### Your objective
Copy out all of the lines below word for word, without changing anything.

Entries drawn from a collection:
>> Start
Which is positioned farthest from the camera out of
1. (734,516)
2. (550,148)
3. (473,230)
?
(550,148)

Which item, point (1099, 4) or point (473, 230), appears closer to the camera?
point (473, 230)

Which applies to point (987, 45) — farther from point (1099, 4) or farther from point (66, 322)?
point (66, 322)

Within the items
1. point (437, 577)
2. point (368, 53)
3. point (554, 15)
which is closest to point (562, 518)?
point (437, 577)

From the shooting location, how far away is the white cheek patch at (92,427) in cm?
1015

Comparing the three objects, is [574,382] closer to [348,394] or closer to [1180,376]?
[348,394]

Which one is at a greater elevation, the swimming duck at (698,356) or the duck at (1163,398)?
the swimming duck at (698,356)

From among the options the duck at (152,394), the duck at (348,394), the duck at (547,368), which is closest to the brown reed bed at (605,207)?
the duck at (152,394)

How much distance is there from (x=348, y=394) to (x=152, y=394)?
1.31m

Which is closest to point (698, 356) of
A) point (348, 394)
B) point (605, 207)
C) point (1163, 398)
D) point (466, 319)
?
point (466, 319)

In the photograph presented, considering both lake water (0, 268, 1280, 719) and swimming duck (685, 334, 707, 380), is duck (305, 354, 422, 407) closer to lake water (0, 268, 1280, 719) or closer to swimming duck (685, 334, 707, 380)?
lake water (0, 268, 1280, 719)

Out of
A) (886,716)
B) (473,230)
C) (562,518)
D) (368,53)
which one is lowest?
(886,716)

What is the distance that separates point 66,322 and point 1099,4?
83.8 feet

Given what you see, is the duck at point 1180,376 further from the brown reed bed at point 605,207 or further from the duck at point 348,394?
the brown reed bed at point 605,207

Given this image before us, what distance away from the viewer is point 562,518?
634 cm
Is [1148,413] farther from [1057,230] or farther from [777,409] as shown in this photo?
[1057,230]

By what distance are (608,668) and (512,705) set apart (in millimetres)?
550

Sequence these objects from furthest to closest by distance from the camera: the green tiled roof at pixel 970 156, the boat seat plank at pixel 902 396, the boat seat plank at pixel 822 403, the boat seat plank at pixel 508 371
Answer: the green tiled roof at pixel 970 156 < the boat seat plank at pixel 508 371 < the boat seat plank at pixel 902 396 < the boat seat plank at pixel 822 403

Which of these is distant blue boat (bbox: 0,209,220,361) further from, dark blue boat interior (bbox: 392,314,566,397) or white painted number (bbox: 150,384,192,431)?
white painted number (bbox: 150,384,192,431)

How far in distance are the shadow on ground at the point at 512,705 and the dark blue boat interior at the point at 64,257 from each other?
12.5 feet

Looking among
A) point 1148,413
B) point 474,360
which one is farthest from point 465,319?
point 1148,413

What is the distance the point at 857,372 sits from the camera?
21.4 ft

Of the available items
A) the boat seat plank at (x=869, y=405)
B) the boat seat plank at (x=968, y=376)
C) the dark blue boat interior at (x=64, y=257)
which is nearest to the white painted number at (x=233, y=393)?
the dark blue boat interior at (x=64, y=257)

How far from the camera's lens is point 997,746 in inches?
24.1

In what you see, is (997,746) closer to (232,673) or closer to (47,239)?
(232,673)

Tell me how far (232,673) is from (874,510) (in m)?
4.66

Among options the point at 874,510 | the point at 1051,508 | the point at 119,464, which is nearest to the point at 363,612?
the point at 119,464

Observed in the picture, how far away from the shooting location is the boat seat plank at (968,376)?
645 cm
>> End
### Task solution
Which is positioned farthest from the camera out of
1. (734,516)
2. (550,148)
3. (473,230)
?
(550,148)

Which item, point (1099, 4) or point (473, 230), appears closer to the camera?
point (473, 230)

Which applies to point (987, 45) — farther from point (1099, 4) or farther from point (66, 322)?
point (66, 322)

Within the items
1. point (437, 577)
2. point (368, 53)
3. point (554, 15)
which is closest to point (562, 518)?
point (437, 577)

From the shooting location, how far away is the white cheek patch at (92,427) in cm?
1015

Comparing the three objects, is [574,382] closer to [348,394] or closer to [1180,376]?
[348,394]

Which one is at a greater elevation, the swimming duck at (698,356) or the duck at (1163,398)?
the swimming duck at (698,356)

From among the options the duck at (152,394), the duck at (348,394), the duck at (547,368), which is closest to the brown reed bed at (605,207)?
the duck at (152,394)

How much distance is there from (x=348, y=394) to (x=152, y=394)?
1.31m

Which is closest to point (698, 356) of
A) point (348, 394)
B) point (605, 207)
C) point (1163, 398)
D) point (466, 319)
?
point (466, 319)

In the photograph presented, considering both lake water (0, 268, 1280, 719) and swimming duck (685, 334, 707, 380), is duck (305, 354, 422, 407) closer to lake water (0, 268, 1280, 719) or closer to swimming duck (685, 334, 707, 380)?
lake water (0, 268, 1280, 719)

Out of
A) (886,716)
B) (473,230)
C) (562,518)
D) (368,53)
which one is lowest?
(886,716)

What is the distance that separates point 66,322 and point 1099,4?
83.8 feet

Given what you see, is the duck at point 1180,376 further from the brown reed bed at point 605,207 or further from the duck at point 348,394?
the brown reed bed at point 605,207

Given this image before us, what distance away from the viewer is point 562,518?
634 cm
Is [1148,413] farther from [1057,230] or farther from [777,409] as shown in this photo?
[1057,230]

By what distance are (608,668) and (512,705) set apart (in millimetres)?
550

Sequence these objects from furthest to closest by distance from the camera: the green tiled roof at pixel 970 156, the boat seat plank at pixel 902 396, the boat seat plank at pixel 822 403, the boat seat plank at pixel 508 371
Answer: the green tiled roof at pixel 970 156 < the boat seat plank at pixel 508 371 < the boat seat plank at pixel 902 396 < the boat seat plank at pixel 822 403

Which of these is distant blue boat (bbox: 0,209,220,361) further from, dark blue boat interior (bbox: 392,314,566,397) or white painted number (bbox: 150,384,192,431)?
white painted number (bbox: 150,384,192,431)

How far in distance are the shadow on ground at the point at 512,705 and the dark blue boat interior at the point at 64,257 from each other?
12.5 feet

Looking among
A) point 1148,413
B) point 474,360
which one is farthest from point 465,319?
point 1148,413

What is the distance the point at 857,372 sits from the camera?
21.4 ft

Of the available items
A) the boat seat plank at (x=869, y=405)
B) the boat seat plank at (x=968, y=376)
C) the dark blue boat interior at (x=64, y=257)
which is nearest to the white painted number at (x=233, y=393)?
the dark blue boat interior at (x=64, y=257)

How far from the camera's lens is point 997,746 in inches?
24.1

In what you see, is (997,746) closer to (232,673) or closer to (47,239)?
(232,673)

Tell me how far (232,673) is from (874,510) (in m)?
4.66

Among options the point at 874,510 | the point at 1051,508 | the point at 119,464, which is nearest to the point at 363,612?
the point at 119,464

Observed in the picture, how far away from the shooting location is the boat seat plank at (968,376)?
645 cm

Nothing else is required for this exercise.